Search code examples
regexregex-group

Stop regex search at optional pattern


I'm trying to make a Regex pattern that can pull a few elements from an email. The email may or may not be forwarded. If it is not forwarded, it will match this format:

-match one
-match two
-match three
-and a bunch of notes here, potentially with more than 1 line or newlines included 
and there may be hyphens in this text as well

If it is forwarded, it will match this format:

-match one
-match two
-match three
-and a bunch of notes here, potentially with more than 1 line or newlines included 
and there may be hyphens in this text as well

---------- Forwarded message ----------
From:....

I'm having trouble making a pattern that will work for both cases and will capture everything between the 4th dash and the line that starts "------Forwarded...."

Here is the pattern I came up with as a placeholder: \-\s?(.+)\s\-\s?(.+)\s\-\s?(.+)\s\-\s?([^[-]*).

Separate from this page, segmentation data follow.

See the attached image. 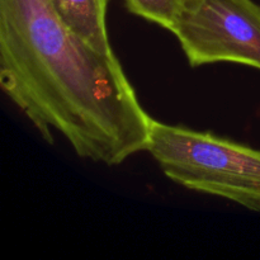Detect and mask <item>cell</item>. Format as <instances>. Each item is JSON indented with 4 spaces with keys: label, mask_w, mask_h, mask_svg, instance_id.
Listing matches in <instances>:
<instances>
[{
    "label": "cell",
    "mask_w": 260,
    "mask_h": 260,
    "mask_svg": "<svg viewBox=\"0 0 260 260\" xmlns=\"http://www.w3.org/2000/svg\"><path fill=\"white\" fill-rule=\"evenodd\" d=\"M172 33L192 68L235 62L260 70V5L253 0H184Z\"/></svg>",
    "instance_id": "cell-3"
},
{
    "label": "cell",
    "mask_w": 260,
    "mask_h": 260,
    "mask_svg": "<svg viewBox=\"0 0 260 260\" xmlns=\"http://www.w3.org/2000/svg\"><path fill=\"white\" fill-rule=\"evenodd\" d=\"M62 22L84 42L104 53H113L107 32L108 0H50Z\"/></svg>",
    "instance_id": "cell-4"
},
{
    "label": "cell",
    "mask_w": 260,
    "mask_h": 260,
    "mask_svg": "<svg viewBox=\"0 0 260 260\" xmlns=\"http://www.w3.org/2000/svg\"><path fill=\"white\" fill-rule=\"evenodd\" d=\"M129 13L172 32L184 0H123Z\"/></svg>",
    "instance_id": "cell-5"
},
{
    "label": "cell",
    "mask_w": 260,
    "mask_h": 260,
    "mask_svg": "<svg viewBox=\"0 0 260 260\" xmlns=\"http://www.w3.org/2000/svg\"><path fill=\"white\" fill-rule=\"evenodd\" d=\"M0 85L48 142L119 165L147 151L152 118L121 62L84 42L50 0H0Z\"/></svg>",
    "instance_id": "cell-1"
},
{
    "label": "cell",
    "mask_w": 260,
    "mask_h": 260,
    "mask_svg": "<svg viewBox=\"0 0 260 260\" xmlns=\"http://www.w3.org/2000/svg\"><path fill=\"white\" fill-rule=\"evenodd\" d=\"M147 151L177 184L260 212V150L152 119Z\"/></svg>",
    "instance_id": "cell-2"
}]
</instances>
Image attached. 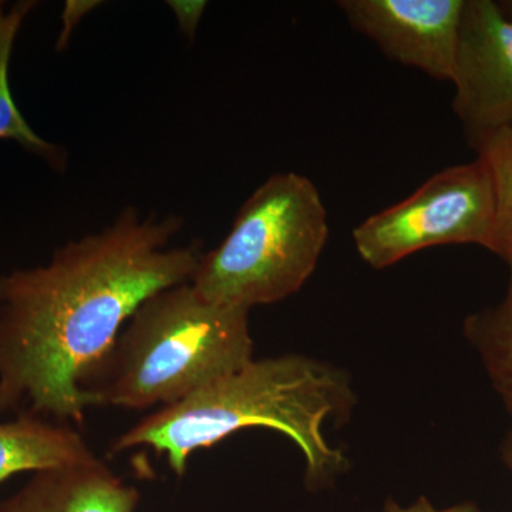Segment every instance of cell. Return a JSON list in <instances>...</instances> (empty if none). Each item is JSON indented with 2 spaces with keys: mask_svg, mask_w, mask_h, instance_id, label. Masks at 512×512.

However, this does not work when the text after the 4th dash has hyphens in it because then it cuts off after it finds a hyphen.


Solution

  • One option could be matching the 3 lines and only the dash of the fourth line. Then capture in a group all lines that do not start with a dash.

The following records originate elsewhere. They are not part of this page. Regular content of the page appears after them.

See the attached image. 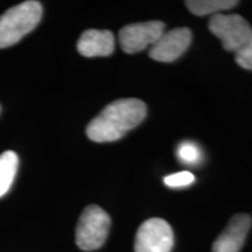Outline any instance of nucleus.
<instances>
[{
	"mask_svg": "<svg viewBox=\"0 0 252 252\" xmlns=\"http://www.w3.org/2000/svg\"><path fill=\"white\" fill-rule=\"evenodd\" d=\"M146 104L138 98H121L105 106L87 126V135L94 143L119 140L144 121Z\"/></svg>",
	"mask_w": 252,
	"mask_h": 252,
	"instance_id": "f257e3e1",
	"label": "nucleus"
},
{
	"mask_svg": "<svg viewBox=\"0 0 252 252\" xmlns=\"http://www.w3.org/2000/svg\"><path fill=\"white\" fill-rule=\"evenodd\" d=\"M42 6L35 0H27L0 15V48L13 46L40 23Z\"/></svg>",
	"mask_w": 252,
	"mask_h": 252,
	"instance_id": "f03ea898",
	"label": "nucleus"
},
{
	"mask_svg": "<svg viewBox=\"0 0 252 252\" xmlns=\"http://www.w3.org/2000/svg\"><path fill=\"white\" fill-rule=\"evenodd\" d=\"M111 219L102 208L91 204L83 210L76 226V244L83 251L99 249L108 238Z\"/></svg>",
	"mask_w": 252,
	"mask_h": 252,
	"instance_id": "7ed1b4c3",
	"label": "nucleus"
},
{
	"mask_svg": "<svg viewBox=\"0 0 252 252\" xmlns=\"http://www.w3.org/2000/svg\"><path fill=\"white\" fill-rule=\"evenodd\" d=\"M209 30L222 41L228 52H238L250 35L252 27L239 14H214L209 20Z\"/></svg>",
	"mask_w": 252,
	"mask_h": 252,
	"instance_id": "20e7f679",
	"label": "nucleus"
},
{
	"mask_svg": "<svg viewBox=\"0 0 252 252\" xmlns=\"http://www.w3.org/2000/svg\"><path fill=\"white\" fill-rule=\"evenodd\" d=\"M174 244L172 226L165 220L149 219L139 226L134 241V252H171Z\"/></svg>",
	"mask_w": 252,
	"mask_h": 252,
	"instance_id": "39448f33",
	"label": "nucleus"
},
{
	"mask_svg": "<svg viewBox=\"0 0 252 252\" xmlns=\"http://www.w3.org/2000/svg\"><path fill=\"white\" fill-rule=\"evenodd\" d=\"M165 24L162 21H145L126 25L119 32L122 49L127 54H134L154 45L163 34Z\"/></svg>",
	"mask_w": 252,
	"mask_h": 252,
	"instance_id": "423d86ee",
	"label": "nucleus"
},
{
	"mask_svg": "<svg viewBox=\"0 0 252 252\" xmlns=\"http://www.w3.org/2000/svg\"><path fill=\"white\" fill-rule=\"evenodd\" d=\"M191 42V32L187 27L163 32L159 40L150 49V58L159 62H173L178 60Z\"/></svg>",
	"mask_w": 252,
	"mask_h": 252,
	"instance_id": "0eeeda50",
	"label": "nucleus"
},
{
	"mask_svg": "<svg viewBox=\"0 0 252 252\" xmlns=\"http://www.w3.org/2000/svg\"><path fill=\"white\" fill-rule=\"evenodd\" d=\"M252 219L248 214H237L230 220L229 224L213 245V252H239L243 247Z\"/></svg>",
	"mask_w": 252,
	"mask_h": 252,
	"instance_id": "6e6552de",
	"label": "nucleus"
},
{
	"mask_svg": "<svg viewBox=\"0 0 252 252\" xmlns=\"http://www.w3.org/2000/svg\"><path fill=\"white\" fill-rule=\"evenodd\" d=\"M115 49V36L110 31L88 30L77 42V50L86 58L111 55Z\"/></svg>",
	"mask_w": 252,
	"mask_h": 252,
	"instance_id": "1a4fd4ad",
	"label": "nucleus"
},
{
	"mask_svg": "<svg viewBox=\"0 0 252 252\" xmlns=\"http://www.w3.org/2000/svg\"><path fill=\"white\" fill-rule=\"evenodd\" d=\"M19 166V158L13 151L0 154V197L7 193L13 184Z\"/></svg>",
	"mask_w": 252,
	"mask_h": 252,
	"instance_id": "9d476101",
	"label": "nucleus"
},
{
	"mask_svg": "<svg viewBox=\"0 0 252 252\" xmlns=\"http://www.w3.org/2000/svg\"><path fill=\"white\" fill-rule=\"evenodd\" d=\"M185 4L193 14L207 15L234 8L238 1L236 0H188Z\"/></svg>",
	"mask_w": 252,
	"mask_h": 252,
	"instance_id": "9b49d317",
	"label": "nucleus"
},
{
	"mask_svg": "<svg viewBox=\"0 0 252 252\" xmlns=\"http://www.w3.org/2000/svg\"><path fill=\"white\" fill-rule=\"evenodd\" d=\"M178 158L181 162L186 165H195V163L200 162L202 152H201L200 147L196 144L191 143V141H184L179 145L178 147Z\"/></svg>",
	"mask_w": 252,
	"mask_h": 252,
	"instance_id": "f8f14e48",
	"label": "nucleus"
},
{
	"mask_svg": "<svg viewBox=\"0 0 252 252\" xmlns=\"http://www.w3.org/2000/svg\"><path fill=\"white\" fill-rule=\"evenodd\" d=\"M235 54L236 62L239 67L247 69V70H252V30L247 42Z\"/></svg>",
	"mask_w": 252,
	"mask_h": 252,
	"instance_id": "ddd939ff",
	"label": "nucleus"
},
{
	"mask_svg": "<svg viewBox=\"0 0 252 252\" xmlns=\"http://www.w3.org/2000/svg\"><path fill=\"white\" fill-rule=\"evenodd\" d=\"M195 181V176L190 172H179L174 174L167 175L163 178V182L168 187L172 188H182L187 187Z\"/></svg>",
	"mask_w": 252,
	"mask_h": 252,
	"instance_id": "4468645a",
	"label": "nucleus"
}]
</instances>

    ^(?:-.*\n){3}-((?:.*\n(?!-).*)*)
    
    • ^ Start of string
    • (?:-.*\n){3} Match 3 line and a newline (Use (?:-.*\n)+ to match 1 or more lines)
    • - Match the fourth dash
    • ( Capture group 1
      • (?:.*\n(?!-).*)* Match all lines that do not start with a dash
    • ) Close group 1

    Regex demo

    You can also exclude matching ---------- Forwarded message if there can be no overlap

    ^(?:-.*\n){3}-((?:.*\n(?!-+ Forwarded message).*)*)
    

    Regex demo

    But see this example what all the matches can also be in that case.